Она сейчас с Паоло не спала: врач запретил после того, что с ней сделал.
Живот больше не болел. Слез больше не было.
Она их выплакала быстро и незаметно.
Тонкая впервые была в богатой и старинной питерской квартире. Всюду сверкала сусальным золотом лепнина, тускло мерцала из золоченых, похожих на пирожные багетов старинная живопись, она даже узнавала художников, вот это Клод Лоррен, а это Тулуз-Лотрек, а это, ну ничего себе, это же Маковский, – всюду, кроме шикарных, хрустальных и грандиозных, как в Мариинке, люстр горели свечи в толстых чугунных шандалах; на накрытых белоснежными скатертями длинных столах стояли аккуратными рядами пустые хрустальные бокалы, а рядом с ними – неоткупоренные среброгорлые, болотно-зеленые кегли, и скоро, через полчаса, после премьеры гениального фильма, лакеи их ловко откроют – и быстро, не успеешь оглянуться, разольют шампанское по бокалам.
Шампанское польется рекой. Коньяк польется рекой. Мартини польется рекой. Ты никогда еще не была на премьере современного итальянского фильма в богатом доме? Так вот побывай.

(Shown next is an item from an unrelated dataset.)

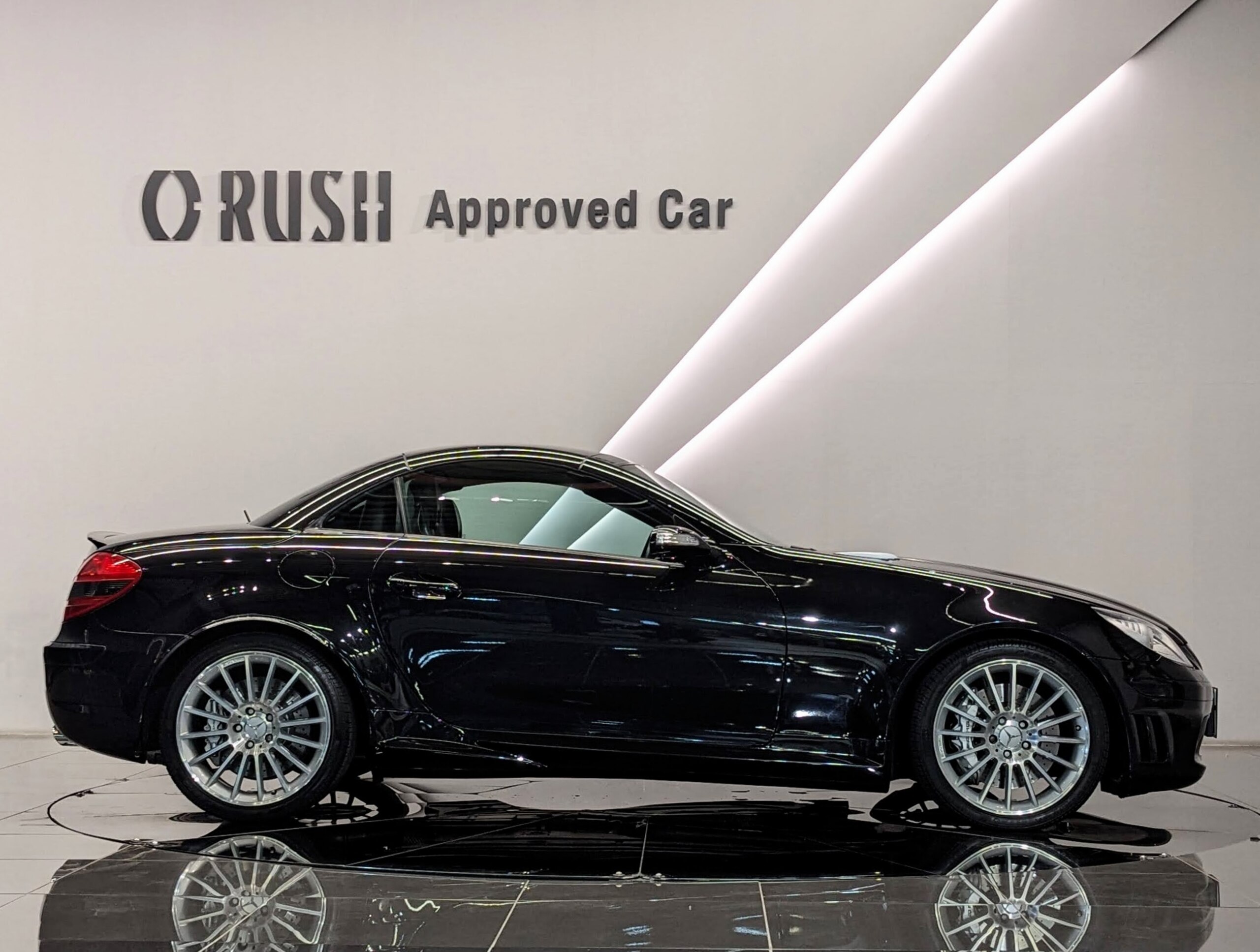 2007 Mercedes Benz SLK55 AMG — Photo 10 / 24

Тонкая одергивала себя: не надо разглядывать тут ничего, – и все же наивно, изумленно разглядывала, откидывая голову, перебирая дрожащими смущенными пальчиками тонкое кружево на груди.
Устрицы, ведь это же устрицы, вон, на блюдах, разломаны створки, и серое, фу, противное мясо глядит… А это что? Такие вазочки… из теста, и в них всякая всячина – то черные, лаково-гладкие, вспыхивающие смоляными искрами, то кроваво-алые, оранжево-золотые горы крупной, как самоцветы, икры, а в этих – паштет, кажется… ну да… а в этих – ух!.. – очищенные креветочки, о, какие маленькие!..
Тонкая впервые в жизни видела тарталетки. Она впервые в жизни видела завиток из ветчины. Лобстера, распятого на огромной перламутровой тарелище. Дымящихся, только вынутых из кастрюли омаров. Она впервые в жизни видела трюфели, приготовленные в сливочном соусе.
От цвета, от яростно-праздничного колорита стола у нее зарябило в глазах. Написать бы натюрморт, подумала Тонкая тоскливо – и неслышно втянула слюни.
Она глядела на еду, а люди на нее не глядели. Приглашенные на премьеру фильма были заняты собой. Пары беседовали; зеваки ходили и пялились на картины. Молодая девочка, ровесница Тонкой, сидя на корточках, грела руки у камина. Дрова потрескивали. Хорошо пахло смолой, женскими духами, мясом, майонезом и фруктами. Девочка обернулась, почувствовав, что за ней наблюдают. Тонкая чуть не ахнула. Девочка была одноглазая, в безобразном смехе оттопыривалась заячья губа. На красивой, высокой шее девочки сияла низка искусно ограненных алмазов. Брильянты злобно, властно сверкали и в оттянутых книзу мочках.
– Паоло, – сказала девочка, не вставая с корточек и глядя снизу вверх, – Паоло! Прего!
Сзади Тонкой зашептали: «Невеста, невеста, ах, бедняжечка, заячья губка какая, ну да ладно, мальчик ее прооперирует, в лучшей клинике, будет как Софи Лорен…»
Чья невеста, какой мальчик, в какой клинике, – метались ненужные, чужие, подслушанные мысли, – а Паоло выбросил руку вперед, указывая гостям на большой, во всю стену, экран, и на экране уже тени бугрились и сшибались, уже голоса доносились, то пронзительно-громкие, то еле слышные, и не понять, что говорили, – говорили по-русски, а за кадром слишком громко бубнил переводчик, на каком языке, Тонкая и не поняла, – это шел и проходил фильм, и Тонкая напрасно старалась его смотреть, нет, у нее перед глазами все стояло лицо этой девочки в баснословно дорогих брильянтах, с заячьей губой, и она все спрашивала себя: чья она невеста? Чья? Чья?